Russian Robot To Visit Space Station

The Russians were the first to send a dog into space, the first to send a man, and the first to send a woman. However, NASA sent the first humanoid robot to the International Space Station. The Russians, though, want to send FEDOR and proclaim that while Robonaut flew as cargo, a FEDOR model — Skybot F-850 — will fly the upcoming MS-14 supply mission as crew.

Defining the term robot can be tricky, with some thinking a proper robot needs to be autonomous and others seeing robotics under human control as enough. The Russian FEDOR robot is — we think — primarily a telepresence device, but it remains an impressive technical achievement. The press release claims that it can balance itself and do other autonomous actions, but it appears that to do anything tricky probably requires an operator. You can see the robot in ground tests at about the one minute mark in the video below.

The robot uses batteries from an Orlan spacesuit and will work in avatar mode — that is, requiring a human operator — during the initial flight. It is easy to see how using a remote control robot outside the station while the operator remains inside the station isn’t a bad idea.

The FEDOR robots were built for Earthbound rescue operations. However, there’s been a lot of interest in using it as a robotic astronaut. The Skybot F-850 has its own Twitter feed, too.

If you want to tour the ISS, you can from your PC or with some VR goggles. If outer space isn’t your thing, maybe you’d prefer the bottom of the ocean.

23 thoughts on “Russian Robot To Visit Space Station

    1. The vodka may seem like a stereotype joke, but the RP-21 radar in a MiG-21 did actually use evaporative alcohol cooling for its radar, and since it evaporated, you had to refill the tank before every mission.

  1. Wish they’d slow it down a little bit… hard to switch between watching the actual video and reading the machine-translated sub-titles. Not all of us speak Russian.

  2. You missed the coolest thing – “zero gravity detector “Marusia” :) You could see her at upper right corner on the picture at https://www.roscosmos.ru/26109/ page. This is just a small knitwear doll and nothing else.

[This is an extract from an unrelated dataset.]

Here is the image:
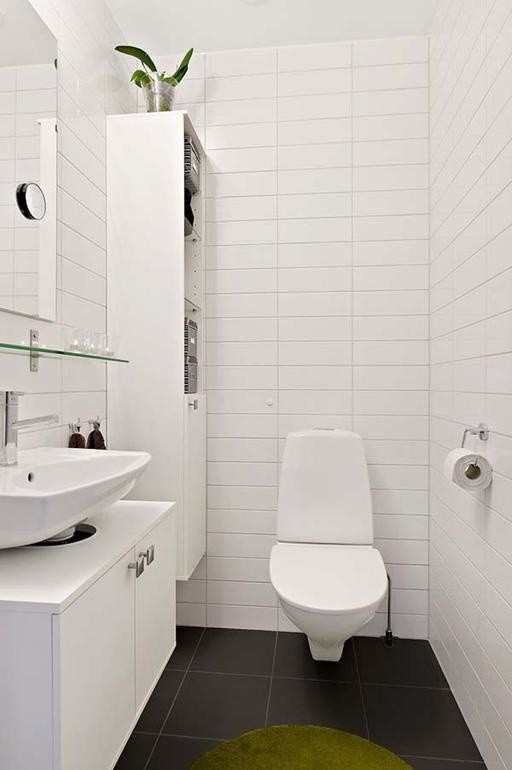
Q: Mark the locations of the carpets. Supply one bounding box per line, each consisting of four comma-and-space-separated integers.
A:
172, 721, 414, 769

    It’s kind of tradition of russian astronauts, they usually took a small toy from home to the voyage, but since every gram of weight shoud be logged and described, to avoid any problems they write down that toys like “zero gravity detector”.

      1. In one film from another evil Russian (Tarkovsky), sentimental astronauts hung cut paper on exhaust ventilation to hear a sound like rustling leaves of trees. But it was highly likely a disguise.

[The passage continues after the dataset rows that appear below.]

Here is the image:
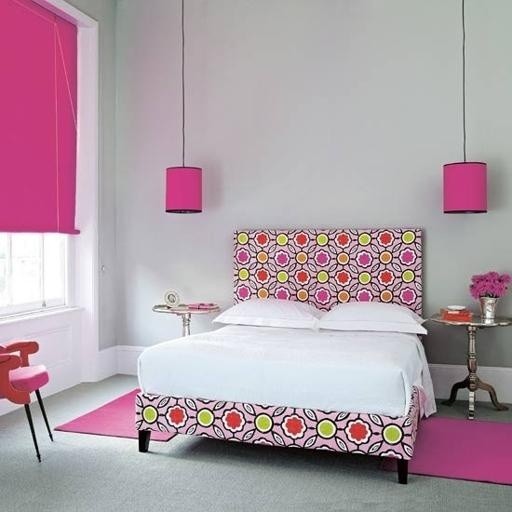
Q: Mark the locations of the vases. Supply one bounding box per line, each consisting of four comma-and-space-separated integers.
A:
480, 297, 502, 319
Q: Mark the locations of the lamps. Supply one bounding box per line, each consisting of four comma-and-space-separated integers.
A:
443, 1, 488, 213
165, 0, 202, 213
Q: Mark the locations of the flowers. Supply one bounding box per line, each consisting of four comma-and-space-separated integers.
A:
469, 270, 512, 300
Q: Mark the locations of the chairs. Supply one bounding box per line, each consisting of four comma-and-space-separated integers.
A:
0, 340, 53, 463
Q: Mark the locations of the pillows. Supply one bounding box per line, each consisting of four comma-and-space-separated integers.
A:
212, 298, 324, 330
320, 302, 429, 336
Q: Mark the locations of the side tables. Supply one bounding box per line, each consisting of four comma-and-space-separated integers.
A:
430, 314, 512, 419
152, 304, 220, 337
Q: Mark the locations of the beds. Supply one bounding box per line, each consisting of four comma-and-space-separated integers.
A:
136, 228, 438, 485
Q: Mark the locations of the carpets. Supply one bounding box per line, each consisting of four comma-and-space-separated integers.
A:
53, 387, 178, 442
376, 416, 512, 485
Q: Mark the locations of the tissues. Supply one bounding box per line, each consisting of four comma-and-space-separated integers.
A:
440, 305, 473, 322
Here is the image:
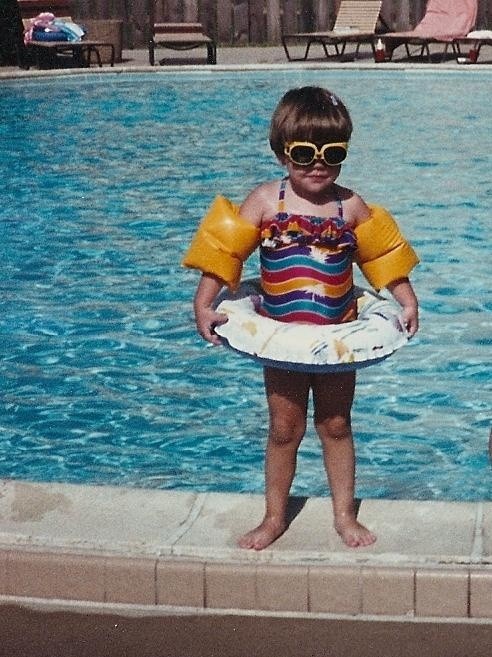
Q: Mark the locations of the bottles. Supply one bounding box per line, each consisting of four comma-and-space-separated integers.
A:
376, 39, 384, 62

      2. OK, OK, evil russians rob this toys from their own children :)

        Back to Marusia and one important thing about her – we could be 100% shure that this zero gravity detector will work as expected.

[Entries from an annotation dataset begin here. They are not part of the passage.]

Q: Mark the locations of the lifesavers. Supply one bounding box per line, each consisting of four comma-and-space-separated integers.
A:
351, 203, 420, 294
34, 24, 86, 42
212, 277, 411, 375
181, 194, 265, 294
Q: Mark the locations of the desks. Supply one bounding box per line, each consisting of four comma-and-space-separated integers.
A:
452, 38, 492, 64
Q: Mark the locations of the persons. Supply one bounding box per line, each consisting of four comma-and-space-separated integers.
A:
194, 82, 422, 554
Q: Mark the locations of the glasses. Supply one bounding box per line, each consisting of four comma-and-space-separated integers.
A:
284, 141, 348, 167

        Can’t tell the same about Fedor. AFAIK last time Fedor tried to drill the hole with hand drill something goes wrong. He also had some problems with balancing. Hope this skills would not be necessary on ISS, one unneded hole already exist and there are no gravity to utilize balancing. https://www.youtube.com/watch?v=HyHcX0Aj300 :)

    1. There no russian “astronauts”, has only russian “cosmonauts”. They arrogantly believe that an “astronaut” is only a traveler between the stars. But the “cosmonauts” is traveler in Cosmos, meaning the substance within which space and the consciousness of peoples are combined. FEDOR is “robotic astronaut” yet.